(EXERCISE INSTRUCTIONS): In the lines from the start of the records through the line containing "0.77 meters", swap "potted plant" for "houseplant" and give those lines again with nothing else changed.

(GIVEN DATA):
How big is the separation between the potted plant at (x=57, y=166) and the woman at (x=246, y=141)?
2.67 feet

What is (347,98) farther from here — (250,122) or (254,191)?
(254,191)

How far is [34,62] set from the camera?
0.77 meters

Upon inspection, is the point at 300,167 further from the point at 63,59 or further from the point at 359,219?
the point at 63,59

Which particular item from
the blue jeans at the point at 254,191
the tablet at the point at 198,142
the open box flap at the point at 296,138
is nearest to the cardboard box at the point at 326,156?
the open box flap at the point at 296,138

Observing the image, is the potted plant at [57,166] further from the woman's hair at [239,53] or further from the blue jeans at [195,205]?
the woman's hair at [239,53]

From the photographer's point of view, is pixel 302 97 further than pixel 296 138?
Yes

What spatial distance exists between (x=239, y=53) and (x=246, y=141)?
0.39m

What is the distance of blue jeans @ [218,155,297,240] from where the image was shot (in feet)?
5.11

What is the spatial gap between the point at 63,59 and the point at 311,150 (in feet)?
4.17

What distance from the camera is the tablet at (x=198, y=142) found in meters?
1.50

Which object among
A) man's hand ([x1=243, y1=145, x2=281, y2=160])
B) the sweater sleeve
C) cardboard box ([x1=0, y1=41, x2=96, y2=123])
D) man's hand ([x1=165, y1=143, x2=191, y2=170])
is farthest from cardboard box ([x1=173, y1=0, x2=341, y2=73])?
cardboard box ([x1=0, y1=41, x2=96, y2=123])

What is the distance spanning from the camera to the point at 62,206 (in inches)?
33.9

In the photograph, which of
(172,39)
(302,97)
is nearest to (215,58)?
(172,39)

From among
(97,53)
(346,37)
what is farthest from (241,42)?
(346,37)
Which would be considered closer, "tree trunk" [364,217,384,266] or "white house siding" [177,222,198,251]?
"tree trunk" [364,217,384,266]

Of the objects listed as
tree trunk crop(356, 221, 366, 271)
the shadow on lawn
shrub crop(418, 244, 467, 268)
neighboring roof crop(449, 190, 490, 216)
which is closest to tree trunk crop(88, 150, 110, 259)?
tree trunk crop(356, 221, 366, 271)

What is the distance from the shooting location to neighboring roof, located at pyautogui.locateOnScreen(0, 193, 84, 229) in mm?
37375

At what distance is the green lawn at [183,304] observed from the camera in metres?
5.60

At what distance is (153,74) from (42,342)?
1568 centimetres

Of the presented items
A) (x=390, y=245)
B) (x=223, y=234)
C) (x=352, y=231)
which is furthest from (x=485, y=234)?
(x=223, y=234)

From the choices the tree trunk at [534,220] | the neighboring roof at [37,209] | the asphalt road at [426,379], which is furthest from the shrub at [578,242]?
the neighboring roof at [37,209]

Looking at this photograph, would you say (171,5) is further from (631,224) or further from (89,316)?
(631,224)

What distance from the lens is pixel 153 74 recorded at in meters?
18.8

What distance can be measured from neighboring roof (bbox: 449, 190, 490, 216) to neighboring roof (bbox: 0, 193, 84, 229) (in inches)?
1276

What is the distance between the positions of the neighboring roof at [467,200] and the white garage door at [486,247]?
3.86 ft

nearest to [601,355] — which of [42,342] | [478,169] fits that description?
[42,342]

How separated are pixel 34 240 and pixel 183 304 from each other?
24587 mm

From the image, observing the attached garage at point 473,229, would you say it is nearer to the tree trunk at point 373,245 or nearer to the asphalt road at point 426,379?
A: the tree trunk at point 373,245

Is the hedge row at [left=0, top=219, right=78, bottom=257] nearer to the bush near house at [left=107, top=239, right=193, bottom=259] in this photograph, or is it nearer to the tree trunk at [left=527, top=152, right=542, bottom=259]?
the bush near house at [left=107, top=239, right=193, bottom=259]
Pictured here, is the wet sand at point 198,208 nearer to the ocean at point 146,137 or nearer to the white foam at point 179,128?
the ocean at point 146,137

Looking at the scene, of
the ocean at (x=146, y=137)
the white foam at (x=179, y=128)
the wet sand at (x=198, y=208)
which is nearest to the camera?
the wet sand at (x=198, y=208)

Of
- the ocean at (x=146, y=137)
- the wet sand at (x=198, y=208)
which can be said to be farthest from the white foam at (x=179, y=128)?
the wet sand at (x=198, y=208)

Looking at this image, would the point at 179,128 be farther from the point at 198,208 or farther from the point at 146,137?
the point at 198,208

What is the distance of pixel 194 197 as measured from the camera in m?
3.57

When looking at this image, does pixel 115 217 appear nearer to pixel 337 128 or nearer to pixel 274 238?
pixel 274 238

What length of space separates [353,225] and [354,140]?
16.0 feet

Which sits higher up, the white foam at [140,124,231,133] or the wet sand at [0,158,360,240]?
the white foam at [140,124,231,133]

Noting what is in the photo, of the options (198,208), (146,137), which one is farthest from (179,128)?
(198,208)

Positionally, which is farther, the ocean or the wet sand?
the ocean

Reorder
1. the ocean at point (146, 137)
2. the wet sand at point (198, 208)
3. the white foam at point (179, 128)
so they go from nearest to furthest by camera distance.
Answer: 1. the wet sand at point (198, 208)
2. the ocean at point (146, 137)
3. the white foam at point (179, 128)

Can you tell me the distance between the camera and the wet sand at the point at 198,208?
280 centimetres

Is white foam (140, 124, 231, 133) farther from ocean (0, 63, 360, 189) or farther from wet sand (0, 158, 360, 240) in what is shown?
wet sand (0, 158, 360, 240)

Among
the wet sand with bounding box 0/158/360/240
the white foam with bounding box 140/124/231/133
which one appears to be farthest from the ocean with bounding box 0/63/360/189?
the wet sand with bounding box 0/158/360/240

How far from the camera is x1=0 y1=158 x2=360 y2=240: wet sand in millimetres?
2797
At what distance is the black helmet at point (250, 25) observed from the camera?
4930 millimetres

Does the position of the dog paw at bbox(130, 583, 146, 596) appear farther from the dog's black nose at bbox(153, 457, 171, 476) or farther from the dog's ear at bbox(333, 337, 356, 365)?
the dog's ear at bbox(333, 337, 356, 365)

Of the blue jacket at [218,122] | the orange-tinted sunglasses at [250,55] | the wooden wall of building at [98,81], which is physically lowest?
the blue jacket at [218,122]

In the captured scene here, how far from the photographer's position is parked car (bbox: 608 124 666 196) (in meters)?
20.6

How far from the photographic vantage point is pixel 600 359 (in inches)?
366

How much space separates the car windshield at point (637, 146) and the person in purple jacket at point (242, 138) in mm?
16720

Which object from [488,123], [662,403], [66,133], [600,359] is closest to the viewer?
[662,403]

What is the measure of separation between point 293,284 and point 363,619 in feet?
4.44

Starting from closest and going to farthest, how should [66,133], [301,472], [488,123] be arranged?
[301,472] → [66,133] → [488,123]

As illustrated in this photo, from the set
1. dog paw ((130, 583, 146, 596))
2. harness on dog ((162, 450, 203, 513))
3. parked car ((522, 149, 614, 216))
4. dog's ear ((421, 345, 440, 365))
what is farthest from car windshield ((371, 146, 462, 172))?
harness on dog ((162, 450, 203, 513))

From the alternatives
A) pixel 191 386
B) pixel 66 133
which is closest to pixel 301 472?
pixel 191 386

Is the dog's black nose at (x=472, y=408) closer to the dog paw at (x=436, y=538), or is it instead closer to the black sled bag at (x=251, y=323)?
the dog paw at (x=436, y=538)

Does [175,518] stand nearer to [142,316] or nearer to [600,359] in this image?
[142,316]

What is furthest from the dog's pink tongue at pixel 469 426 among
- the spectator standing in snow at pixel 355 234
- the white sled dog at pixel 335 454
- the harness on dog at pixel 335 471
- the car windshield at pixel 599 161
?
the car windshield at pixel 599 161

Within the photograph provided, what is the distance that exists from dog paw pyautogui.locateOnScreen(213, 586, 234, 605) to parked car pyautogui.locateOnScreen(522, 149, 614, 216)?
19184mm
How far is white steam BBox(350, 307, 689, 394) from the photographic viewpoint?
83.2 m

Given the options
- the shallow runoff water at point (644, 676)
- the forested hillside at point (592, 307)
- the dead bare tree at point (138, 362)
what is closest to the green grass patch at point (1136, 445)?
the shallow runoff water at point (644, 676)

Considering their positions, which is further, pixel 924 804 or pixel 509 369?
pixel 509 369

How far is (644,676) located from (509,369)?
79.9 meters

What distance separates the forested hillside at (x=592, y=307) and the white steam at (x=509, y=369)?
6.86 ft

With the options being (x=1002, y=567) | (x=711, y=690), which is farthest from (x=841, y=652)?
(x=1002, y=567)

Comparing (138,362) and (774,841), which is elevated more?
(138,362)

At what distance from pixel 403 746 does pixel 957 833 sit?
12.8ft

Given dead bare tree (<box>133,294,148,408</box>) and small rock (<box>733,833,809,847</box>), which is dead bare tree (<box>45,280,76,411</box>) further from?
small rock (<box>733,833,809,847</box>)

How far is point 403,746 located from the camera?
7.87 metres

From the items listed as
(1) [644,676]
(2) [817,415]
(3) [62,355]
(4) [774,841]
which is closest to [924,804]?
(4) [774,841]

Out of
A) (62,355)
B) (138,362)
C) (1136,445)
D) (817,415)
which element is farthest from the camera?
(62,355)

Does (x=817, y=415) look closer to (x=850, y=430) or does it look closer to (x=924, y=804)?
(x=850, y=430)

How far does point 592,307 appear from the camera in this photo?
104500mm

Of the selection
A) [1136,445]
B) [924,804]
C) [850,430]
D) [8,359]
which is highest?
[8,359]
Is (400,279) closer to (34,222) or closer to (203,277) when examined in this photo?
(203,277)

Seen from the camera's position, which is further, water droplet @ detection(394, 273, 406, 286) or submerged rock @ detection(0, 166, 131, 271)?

(WORKED SOLUTION):
How big is the separation between the houseplant at (x=57, y=166) and the woman at (x=246, y=141)?
2.67 feet

What is (347,98) farther from here — (250,122) or (254,191)?
(254,191)

How far is [34,62] set from the camera?
0.77 meters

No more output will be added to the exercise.